Mediante gestiones adelantadas por el personero de Solano, Carlos Adolfo Perdomo Hermida y la comisionada local de asuntos indígenas, María Nelly Quintana Trujillo, se logró el restablecimiento del derecho violado. La comunidad regresó a sus chagras tradicionales y comenzó a disfrutar de los derechos legales.
Esta comunidad vive en condiciones de extrema pobreza y carece de los elementos fundamentales para la ejecución de los oficios domésticos. Los delegados de la personería y la oficina de asuntos indígenas verificaron que enesa comunidad se preparan los alimentos en tarros de lata y envases desechados de gaseosa, leche y cerveza.
El gobernador del resguardo, Rumaldo Uitoto Uitoto, un hombre que no sabe leer ni escribir, asumió sus funciones después de 15 años de despojo de las tierras. Cuando llegó a la cabecera municipal de Solano -tras remontar el río durante dos semanas- para legalizar la reivindicación de sus derechos, contó que era la primera vez que salía del Araracuara y la primera en tener contactos con personas distintas a su comunidad.

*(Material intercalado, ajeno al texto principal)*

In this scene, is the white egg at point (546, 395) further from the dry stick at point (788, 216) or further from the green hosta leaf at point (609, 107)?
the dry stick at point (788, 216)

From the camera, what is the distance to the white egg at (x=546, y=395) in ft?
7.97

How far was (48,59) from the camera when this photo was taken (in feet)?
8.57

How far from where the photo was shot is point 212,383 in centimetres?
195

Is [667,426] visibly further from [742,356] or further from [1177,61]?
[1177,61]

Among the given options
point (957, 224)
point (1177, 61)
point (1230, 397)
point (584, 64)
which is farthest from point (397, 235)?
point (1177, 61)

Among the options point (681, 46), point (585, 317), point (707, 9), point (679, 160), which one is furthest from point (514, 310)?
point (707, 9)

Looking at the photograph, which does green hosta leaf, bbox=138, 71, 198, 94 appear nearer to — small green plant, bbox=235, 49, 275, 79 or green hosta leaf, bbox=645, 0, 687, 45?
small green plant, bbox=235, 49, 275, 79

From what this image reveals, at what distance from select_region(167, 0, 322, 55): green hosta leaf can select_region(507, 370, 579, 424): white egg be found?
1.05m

En la inspección tienen asiento 11 comunidades, entre ellas, los Andoque, Uitoto, Muiname, Yucuna que conviven con sus costumbres tradicionales y resuelven sus conflictos con herramientas muy particulares. Los miembros de las comunidades se quejan por el irrespeto reiterado de sus usos y costumbres por parte de “los occidentales”.
Paisaje encantador


La vista aérea muestra los dos pueblos de la serranía como pesebres de familia pobre, separados por uno de los pocos recorrido en línea recta que hace la esplendorosa serpiente en muchos kilómetros y cuyos borbollones, y murmullos son al mismo tiempo intimidatorios y cautivadores como las cascabeles que rondan las malocas en el verano.